- **The problem**:
Working from the listing below, set down every line exactly.

- **Stored data**:
§

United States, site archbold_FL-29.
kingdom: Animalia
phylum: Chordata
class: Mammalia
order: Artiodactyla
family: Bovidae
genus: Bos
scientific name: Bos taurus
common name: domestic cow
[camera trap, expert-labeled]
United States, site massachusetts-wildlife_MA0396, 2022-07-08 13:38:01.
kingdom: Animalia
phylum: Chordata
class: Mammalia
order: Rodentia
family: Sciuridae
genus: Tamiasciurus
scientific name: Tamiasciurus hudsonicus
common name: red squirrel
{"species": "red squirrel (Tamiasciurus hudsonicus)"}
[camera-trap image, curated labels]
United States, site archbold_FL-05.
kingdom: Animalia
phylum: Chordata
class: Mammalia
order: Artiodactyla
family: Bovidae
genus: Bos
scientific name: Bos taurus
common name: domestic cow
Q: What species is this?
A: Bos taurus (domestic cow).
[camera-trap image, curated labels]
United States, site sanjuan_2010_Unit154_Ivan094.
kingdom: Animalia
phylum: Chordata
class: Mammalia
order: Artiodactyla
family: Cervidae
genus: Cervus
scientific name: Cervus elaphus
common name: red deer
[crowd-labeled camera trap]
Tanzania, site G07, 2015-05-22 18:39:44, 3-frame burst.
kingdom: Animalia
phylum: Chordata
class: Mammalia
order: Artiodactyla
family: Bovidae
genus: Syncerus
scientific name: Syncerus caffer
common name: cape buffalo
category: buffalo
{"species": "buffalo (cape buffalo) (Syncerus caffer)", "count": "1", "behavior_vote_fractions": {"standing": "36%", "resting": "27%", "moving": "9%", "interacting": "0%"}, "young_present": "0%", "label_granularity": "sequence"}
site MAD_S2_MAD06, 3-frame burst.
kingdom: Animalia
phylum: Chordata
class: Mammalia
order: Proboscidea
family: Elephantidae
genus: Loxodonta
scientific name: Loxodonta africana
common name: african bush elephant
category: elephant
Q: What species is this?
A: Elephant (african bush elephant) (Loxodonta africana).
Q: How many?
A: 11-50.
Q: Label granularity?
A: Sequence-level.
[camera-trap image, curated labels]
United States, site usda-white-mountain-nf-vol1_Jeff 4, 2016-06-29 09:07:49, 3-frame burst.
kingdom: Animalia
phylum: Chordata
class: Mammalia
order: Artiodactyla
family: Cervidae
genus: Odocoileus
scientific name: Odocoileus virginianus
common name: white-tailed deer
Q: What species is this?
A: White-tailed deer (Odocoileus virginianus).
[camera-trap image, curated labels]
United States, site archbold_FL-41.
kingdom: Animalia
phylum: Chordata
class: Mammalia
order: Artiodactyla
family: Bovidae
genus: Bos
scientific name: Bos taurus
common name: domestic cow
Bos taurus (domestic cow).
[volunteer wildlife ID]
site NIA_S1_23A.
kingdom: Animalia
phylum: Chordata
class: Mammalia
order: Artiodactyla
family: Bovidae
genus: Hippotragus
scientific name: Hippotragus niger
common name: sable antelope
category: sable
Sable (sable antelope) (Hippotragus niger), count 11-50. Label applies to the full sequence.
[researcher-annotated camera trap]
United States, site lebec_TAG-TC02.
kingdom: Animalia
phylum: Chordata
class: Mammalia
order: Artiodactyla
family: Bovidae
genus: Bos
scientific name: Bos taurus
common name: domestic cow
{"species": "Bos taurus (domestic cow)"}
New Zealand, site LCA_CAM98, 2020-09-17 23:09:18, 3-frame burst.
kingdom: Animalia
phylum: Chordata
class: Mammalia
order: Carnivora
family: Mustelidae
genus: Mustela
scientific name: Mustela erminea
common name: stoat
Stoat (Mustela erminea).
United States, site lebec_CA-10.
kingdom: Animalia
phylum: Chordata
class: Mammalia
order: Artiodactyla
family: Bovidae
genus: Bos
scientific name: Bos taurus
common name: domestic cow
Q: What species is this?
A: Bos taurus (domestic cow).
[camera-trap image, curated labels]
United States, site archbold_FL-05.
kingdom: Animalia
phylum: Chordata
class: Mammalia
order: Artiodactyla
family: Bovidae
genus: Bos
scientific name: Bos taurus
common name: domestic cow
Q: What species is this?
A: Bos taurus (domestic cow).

§

- **Written response**:
United States, site archbold_FL-29.
kingdom: Animalia
phylum: Chordata
class: Mammalia
order: Artiodactyla
family: Bovidae
genus: Bos
scientific name: Bos taurus
common name: domestic cow
[camera trap, expert-labeled]
United States, site massachusetts-wildlife_MA0396, 2022-07-08 13:38:01.
kingdom: Animalia
phylum: Chordata
class: Mammalia
order: Rodentia
family: Sciuridae
genus: Tamiasciurus
scientific name: Tamiasciurus hudsonicus
common name: red squirrel
{"species": "red squirrel (Tamiasciurus hudsonicus)"}
[camera-trap image, curated labels]
United States, site archbold_FL-05.
kingdom: Animalia
phylum: Chordata
class: Mammalia
order: Artiodactyla
family: Bovidae
genus: Bos
scientific name: Bos taurus
common name: domestic cow
Q: What species is this?
A: Bos taurus (domestic cow).
[camera-trap image, curated labels]
United States, site sanjuan_2010_Unit154_Ivan094.
kingdom: Animalia
phylum: Chordata
class: Mammalia
order: Artiodactyla
family: Cervidae
genus: Cervus
scientific name: Cervus elaphus
common name: red deer
[crowd-labeled camera trap]
Tanzania, site G07, 2015-05-22 18:39:44, 3-frame burst.
kingdom: Animalia
phylum: Chordata
class: Mammalia
order: Artiodactyla
family: Bovidae
genus: Syncerus
scientific name: Syncerus caffer
common name: cape buffalo
category: buffalo
{"species": "buffalo (cape buffalo) (Syncerus caffer)", "count": "1", "behavior_vote_fractions": {"standing": "36%", "resting": "27%", "moving": "9%", "interacting": "0%"}, "young_present": "0%", "label_granularity": "sequence"}
site MAD_S2_MAD06, 3-frame burst.
kingdom: Animalia
phylum: Chordata
class: Mammalia
order: Proboscidea
family: Elephantidae
genus: Loxodonta
scientific name: Loxodonta africana
common name: african bush elephant
category: elephant
Q: What species is this?
A: Elephant (african bush elephant) (Loxodonta africana).
Q: How many?
A: 11-50.
Q: Label granularity?
A: Sequence-level.
[camera-trap image, curated labels]
United States, site usda-white-mountain-nf-vol1_Jeff 4, 2016-06-29 09:07:49, 3-frame burst.
kingdom: Animalia
phylum: Chordata
class: Mammalia
order: Artiodactyla
family: Cervidae
genus: Odocoileus
scientific name: Odocoileus virginianus
common name: white-tailed deer
Q: What species is this?
A: White-tailed deer (Odocoileus virginianus).
[camera-trap image, curated labels]
United States, site archbold_FL-41.
kingdom: Animalia
phylum: Chordata
class: Mammalia
order: Artiodactyla
family: Bovidae
genus: Bos
scientific name: Bos taurus
common name: domestic cow
Bos taurus (domestic cow).
[volunteer wildlife ID]
site NIA_S1_23A.
kingdom: Animalia
phylum: Chordata
class: Mammalia
order: Artiodactyla
family: Bovidae
genus: Hippotragus
scientific name: Hippotragus niger
common name: sable antelope
category: sable
Sable (sable antelope) (Hippotragus niger), count 11-50. Label applies to the full sequence.
[researcher-annotated camera trap]
United States, site lebec_TAG-TC02.
kingdom: Animalia
phylum: Chordata
class: Mammalia
order: Artiodactyla
family: Bovidae
genus: Bos
scientific name: Bos taurus
common name: domestic cow
{"species": "Bos taurus (domestic cow)"}
New Zealand, site LCA_CAM98, 2020-09-17 23:09:18, 3-frame burst.
kingdom: Animalia
phylum: Chordata
class: Mammalia
order: Carnivora
family: Mustelidae
genus: Mustela
scientific name: Mustela erminea
common name: stoat
Stoat (Mustela erminea).
United States, site lebec_CA-10.
kingdom: Animalia
phylum: Chordata
class: Mammalia
order: Artiodactyla
family: Bovidae
genus: Bos
scientific name: Bos taurus
common name: domestic cow
Q: What species is this?
A: Bos taurus (domestic cow).
[camera-trap image, curated labels]
United States, site archbold_FL-05.
kingdom: Animalia
phylum: Chordata
class: Mammalia
order: Artiodactyla
family: Bovidae
genus: Bos
scientific name: Bos taurus
common name: domestic cow
Q: What species is this?
A: Bos taurus (domestic cow).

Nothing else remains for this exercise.